Farabi'nin felsefesinin temeli İllet-i Ulâ'dır (İlk neden); gerçeğe varmak için duyu verilerinin yol açtığı etkilerden ve ruhun bütün kuşkulu eğilimlerinden sıyrılarak, aşkın önderliğine ve yol gösterici niteliğine bağlanmak gerekir; aşk, ruhun coşku içinde Tanrı'ya bağlanmasıdır. Tek aydınlatıcı yol ve temel kural olan aşk, akla ışık tutar ve onu duyuların gerçeği saptırıcı etkisine karşı korur.
Farabi'nin, felsefesi gibi mantığı da Aristoteles'in görüşlerinden kaynaklanır ve üç temel bölüme ayrılır: 1) el-Mebadi (ilkeler); 2)el-Burhan(kanıtlama); 3)el-İstintac (sonuçlama). Kanıtlama da ikiye ayrılır: Et-Tasdikat (önermeler); et-Tasavvurat(kavramlar).

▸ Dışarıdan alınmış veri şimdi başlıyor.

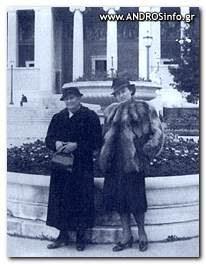 Η Γερόντισσα ΤΑΡΣΩ με την μητέρα της 1932 Αθήνα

Kanıtlama, kesin yargıya giden tek yoldur.
Fizik alanındaki görüşlerinde de Aristoteles'ten esinlenen Farabi'ye göre atom yoktur; madde ve suret vardır. Madde ve suret, eşyanın varoluşundaki iki temel ilkedir.
Farabi'nin ruh anlayışı, İslâm düşünce yaşamını büyük ölçüde etkileyen Eflatun'dan ve İskenderiye okulunun kurucusu Plotinos'tan farklıdır. Ruhların sonsuzluğuna, bedenden önce varolduklarına ve bedenden bedene geçtiklerine inanmaz. Ona göre ruh, bedenin dışında varlığını sürdürme gücü ve yeteneğinden yoksundur. İnsan ruhu Tann'yla birleşerek en yüce basamağa (el-Kemal'e) erişince, kendini unutur; artık varlığını koruma, kendi özünü bilme söz konusu olamaz; Farabi'nin "el-Feyz" adını verdiği bu kesiksiz ve birbirine bağlı olaylar dizisinde, Tanrı bütün evrene, ruhsa duygu dünyasına bağlanır.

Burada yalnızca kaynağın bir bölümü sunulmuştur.